▶ Exercises to complete
**a)** Answer these questions using the forum thread about assembling a FurAffinity FAQ:
(i) Under which three headings are the questions in the opening FAQ list grouped?
(ii) On what date did blade post?
(iii) According to the reply from furry, what happens to someone who asks how to become an admin?
**b)** Reproduce the part of the FAQ thread between "Q: What file" and "is not allowed?", inclusive.

# Assembling FurAffinity FAQ



## Dragoneer (Oct 18, 2005)

I'm putting together an FAQ for the site. If you have questions you'd like to see answered, post them here! I make no promises that every question will be added to the FAQ, but I'll add them as I see fit and judge by how  pertinent they are to the site and to users.

Note: Smartass questions are acceptable, but try to keep it serious. 

FAQ list so far:

*FA General*
Q: What is FurAffinity?
Q: Does FurAffinity only allow furry art?
Q: Who is on the FA Team?
Q: Who is Fender?
Q: What file formats does FA support?
Q: Will FA ever become a pay site or have upgradable accounts?
Q: How do I delete my account/all of my art?

*FA Harassment*
Q: How do I report stolen artwork?
Q: How do I report harassment?
Q: How do I stop someone from looking at my art?
Q: What is considered trolling/harassment

*FA Usage*
Q: What content is not allowed?
Q: How do I remove/delete something from my gallery?
Q: How do I change the user interface?
Q: Can I add my own user interface?
Q: Do I have to put my real age?


----------



## DarkVixen (Oct 18, 2005)

Where do I report stolen artwork to?


----------



## TORA (Oct 18, 2005)

Potential FAQ:
Could I get all my favorites and watches back from the "old" FA or do I have to enter them all over again?


----------



## furry (Oct 18, 2005)

Q:





> How can I become an admin ?



Answer :

NOT GONNA HAPPEN.
Srsly, asking that question makes you go on the "perma-no" list.


----------



## Suule (Oct 18, 2005)

TORA said:
			
		

> Potential FAQ:
> Could I get all my favorites and watches back from the "old" FA or do I have to enter them all over again?



Yes. This is essential in the FAQ! I'm tired of answering the same question.

Also: 

"Which file formats are supported?" would be good. Apart from "I've found a bug, where to report it?", "How can I donate to FA?" and "Was the new FA rewritten from scratch".


----------



## blade (Nov 6, 2005)

How about:

"How do I stop someone from looking at my art?"

▶ Data below
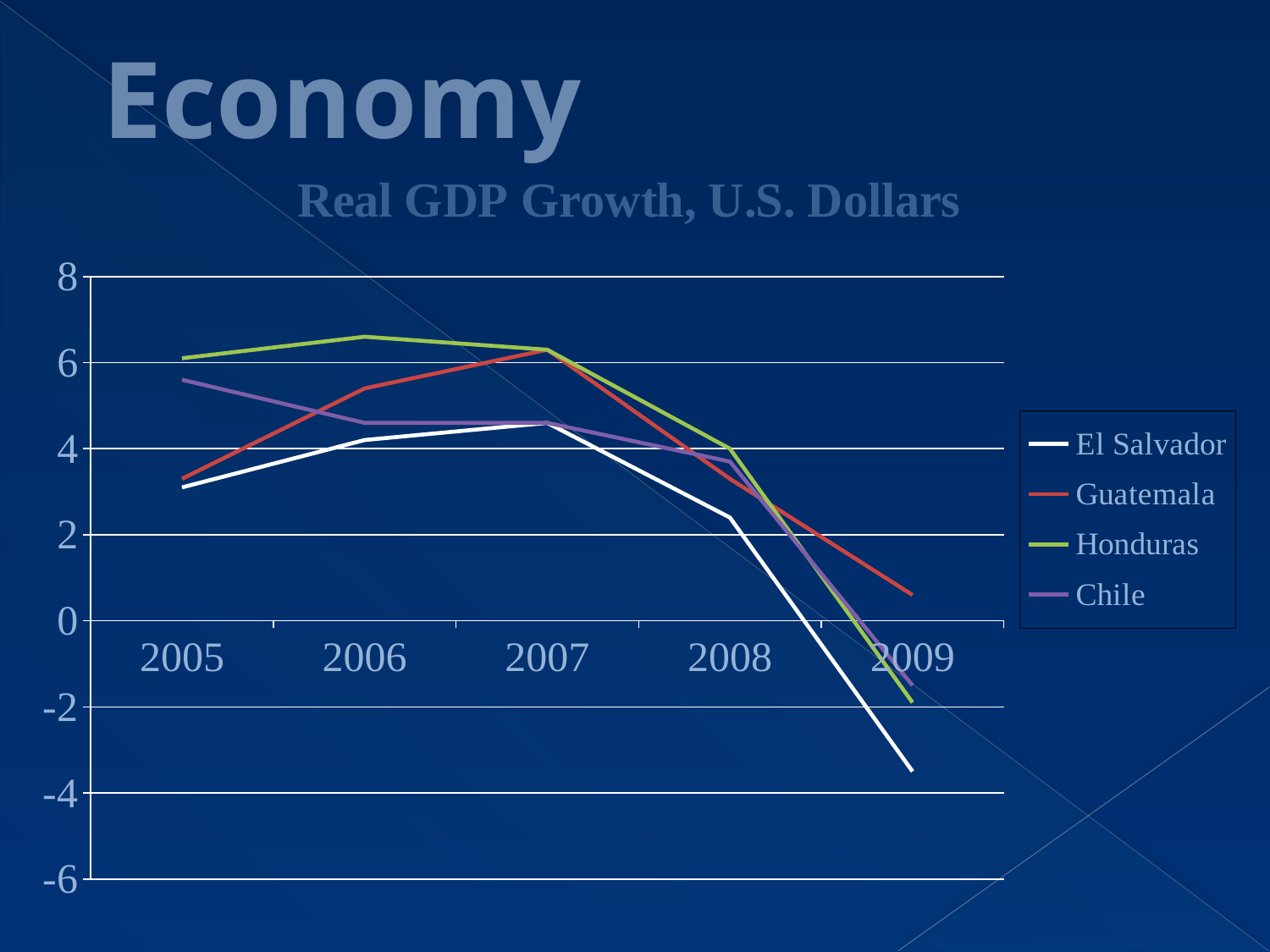
Is the value for El Salvador in 2009 greater or less than -2? less Which country has the lowest value in 2009? El Salvador Which country has the highest value in 2009? Guatemala What is the title of the chart? Real GDP Growth, U.S. Dollars Do the values for El Salvador rise or fall from 2007 to 2009? fall What kind of chart is shown on the slide? line chart Which is larger in 2005, the value for Chile or the value for Guatemala? Chile Which country is represented by the white line? El Salvador Is the value for Honduras in 2006 greater or less than 6? greater How many series does the legend list? 4 How many years are shown on the x axis? 5 Which country has the highest value in 2005? Honduras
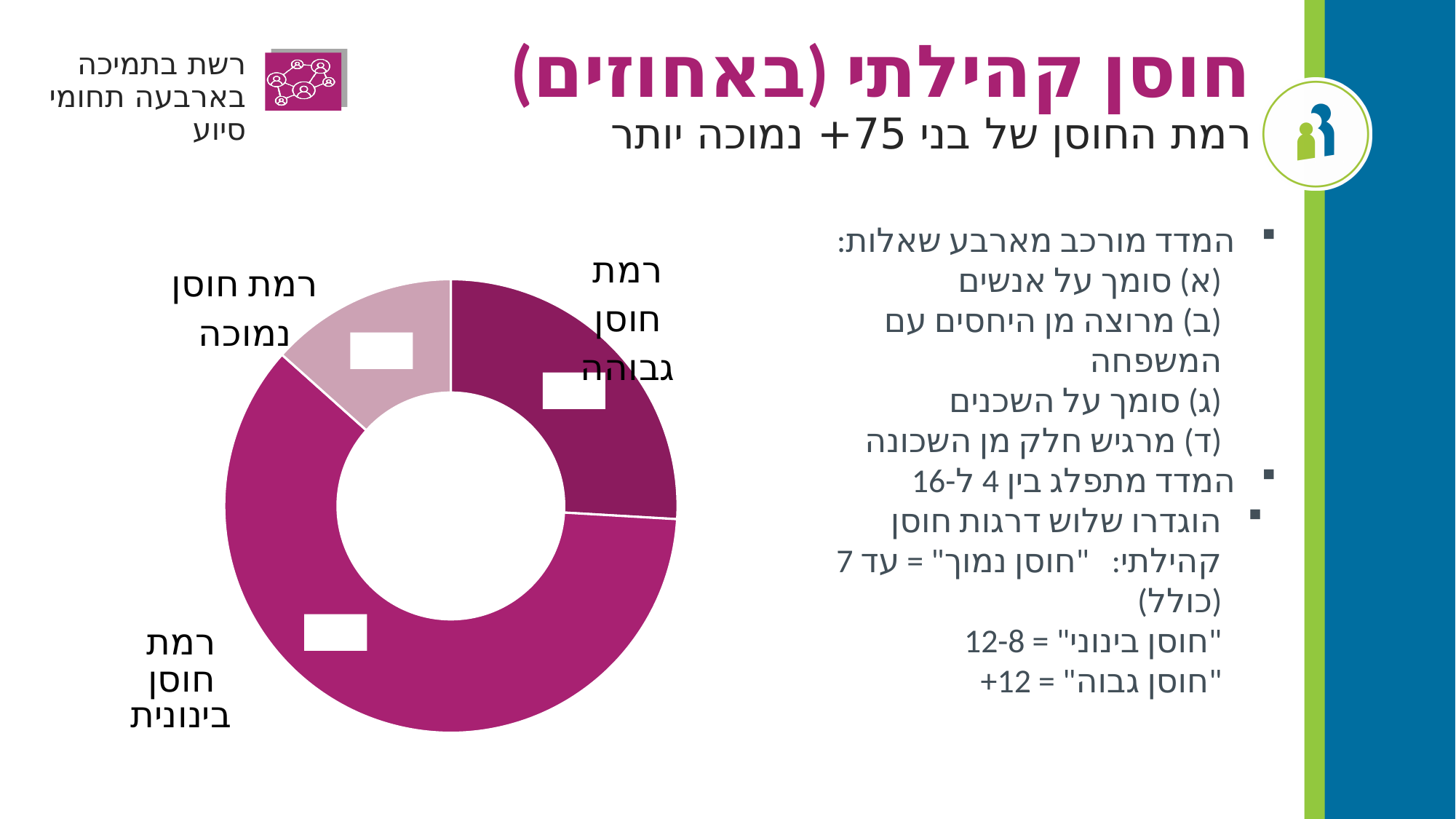
Which slice of the chart is drawn in the lightest colour? רמת חוסן נמוכה Which category has the largest slice in the chart? רמת חוסן בינונית Which category has the smallest slice in the chart? רמת חוסן נמוכה Which slice is larger: רמת חוסן גבוהה or רמת חוסן נמוכה? רמת חוסן גבוהה How many categories (slices) does the chart show? 3 Does the slice for רמת חוסן בינונית cover more or less than half of the chart? more What kind of chart is shown on the slide? Donut (pie) chart Which slice is larger: רמת חוסן בינונית or רמת חוסן גבוהה? רמת חוסן בינונית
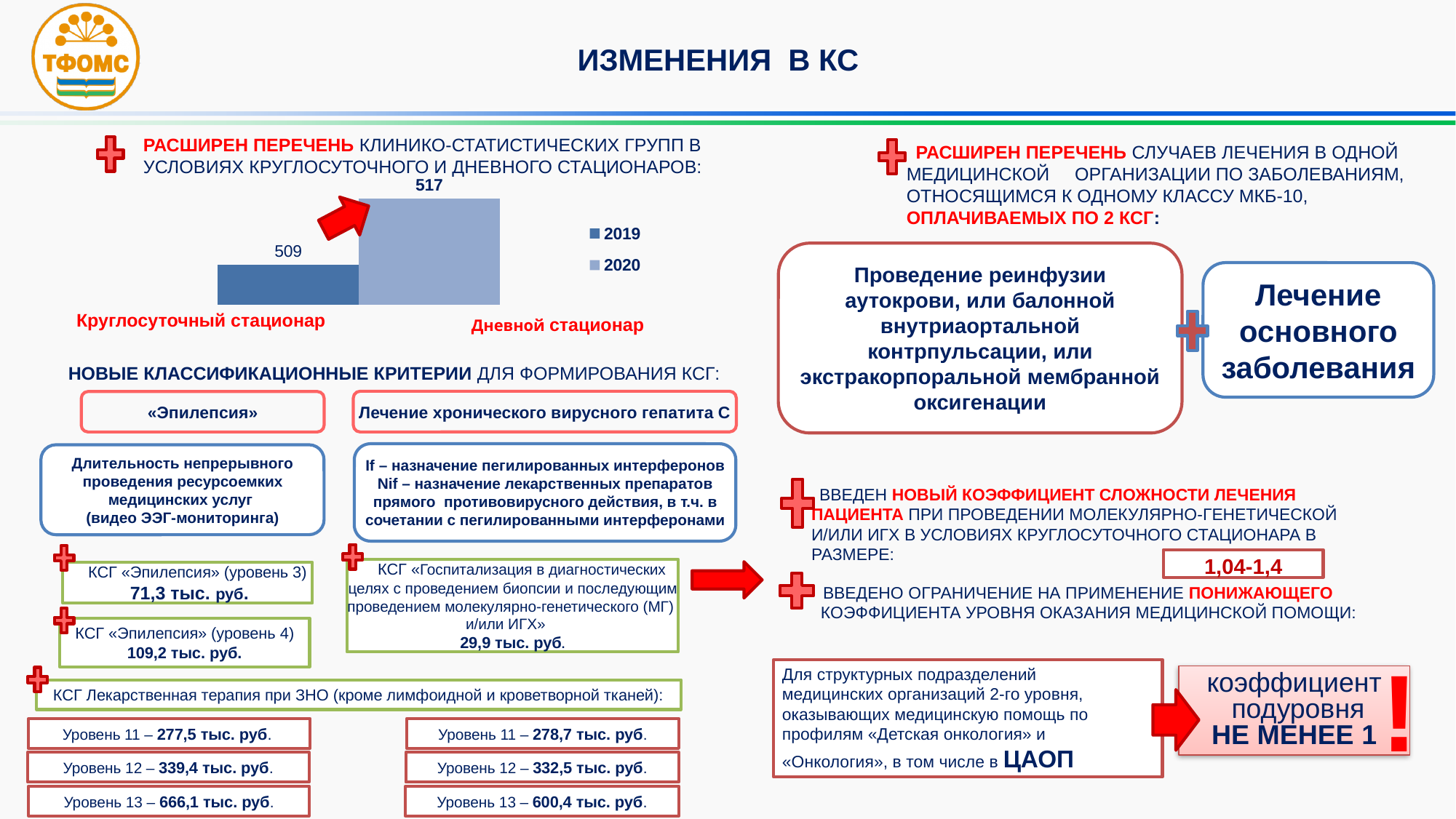
Which series has the lowest value in the chart? 2019 How many series does the chart legend list? 2 What are the two entries listed in the chart legend? 2019 and 2020 Which series has the highest value in the chart? 2020 What is the difference between the 2020 value and the 2019 value in the chart? 8 What is the value shown for 2020 in the chart? 517 How many bars are plotted in the chart? 2 What is the value shown for 2019 in the chart? 509 What type of chart is shown on the slide? bar chart Do the values in the chart rise or fall from 2019 to 2020? rise Which bar in the chart is drawn in the darker blue colour, 2019 or 2020? 2019 Which series has the higher value in the chart, 2019 or 2020? 2020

▶ Answers to the exercises
**a)**
(i) FA General, FA Harassment, and FA Usage.
(ii) Nov 6, 2005.
(iii) They go on the "perma-no" list.

**b)**
Q: What file formats does FA support?
Q: Will FA ever become a pay site or have upgradable accounts?
Q: How do I delete my account/all of my art?

*FA Harassment*
Q: How do I report stolen artwork?
Q: How do I report harassment?
Q: How do I stop someone from looking at my art?
Q: What is considered trolling/harassment

*FA Usage*
Q: What content is not allowed?